In September of 2022, the Texas House Public Education and Higher Education Committees examined the issue of teacher shortages in public schools. The committees invited me to provide expert testimony (Piñón, 2022). Below, I share some of the strategies I presented in my testimony that school and district leaders can use to co-create an inclusive, multilingual, equipped and sustainable workforce of educators.

Well-qualified public school educators are key to students’ academic success, emotional and physical well-being and social development. A strong workforce of bilingual/ESL educators is essential to student success and thriving communities.
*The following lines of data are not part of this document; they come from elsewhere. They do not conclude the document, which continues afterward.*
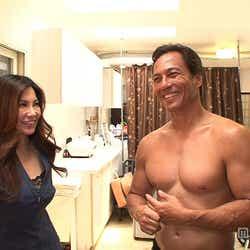 日本人妻・ミワさんと夫・カーターさん/画像提供:毎日放送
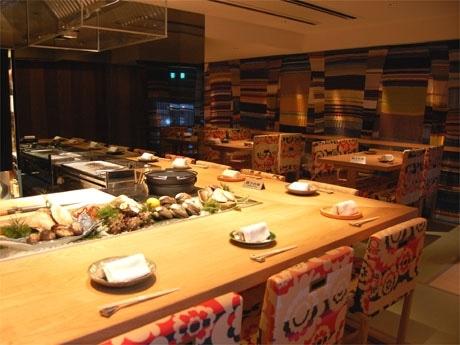 新鮮な「貝焼き」を提供する日本料理店が恵比寿に(写真=カラフルなインテリアが特徴の店内)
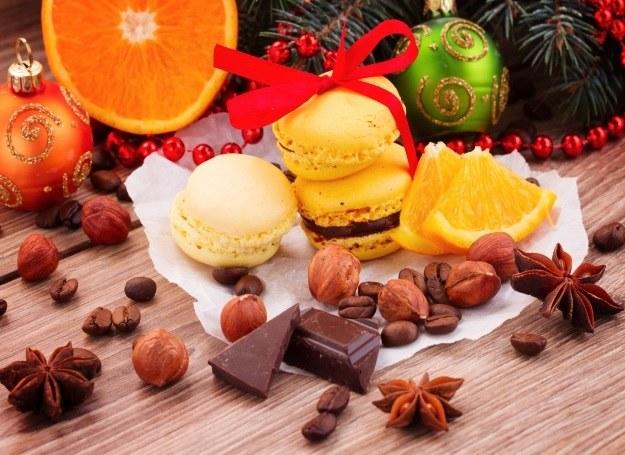 Świąteczne makaroniki możesz przygotować w ulubionych wersjach, z cytryną, pomarańczą i czekoladą! /123RF/PICSEL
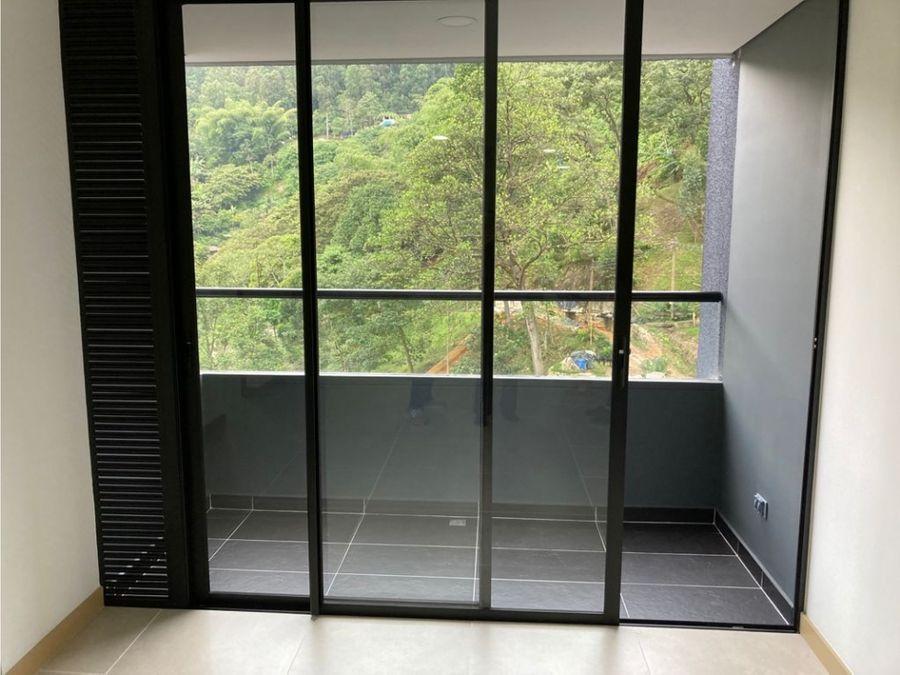 se vende apartamento en el poblado medellin sector las palmas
Create a Classroom-Student-to-Classroom-Teacher Pathway

Educators should encourage students who are bilingual to become bilingual teachers. Districts can establish Grow Your Own educator programs to build strong, stable, and diverse teacher pipelines from within their own communities based on school district-specific teacher workforce needs. (See IDRA’s Grow Your Own Educator Programs – Online Technical Assistance Toolkit.)

We need to celebrate students who are bilingual or multilingual as they have profound language at the moment skills with languages from the time they enter U.S. schools. As early as elementary school, educators can encourage bilingual students to participate in clubs, such as Future Bilingual Teacher Club, or Spanish, Vietnamese, Portuguese, etc., clubs. Schools can continue their support of bilingual students by helping them earn biliteracy seals in their graduation plans.
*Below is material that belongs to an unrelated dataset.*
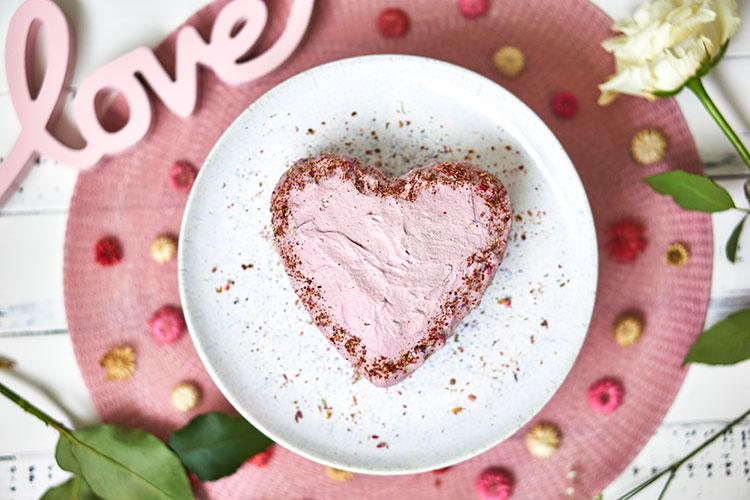 Valentinstag Vegane Erdbeersahnetorte ohne Zucker und Gluten Yasemin Wüstenhagen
Create Collaborative Partnerships Between School Districts and Higher Education

School districts need to collaborate with designated Hispanic Serving Institutions (HSIs) and take advantage of their current students who are bilingual. Such collaborations can encourage the widespread and targeted placement of bilingual education preservice teachers. States should provide financial assistance to bilingual/ESL teacher candidates and fund resource centers that will help them achieve success in education.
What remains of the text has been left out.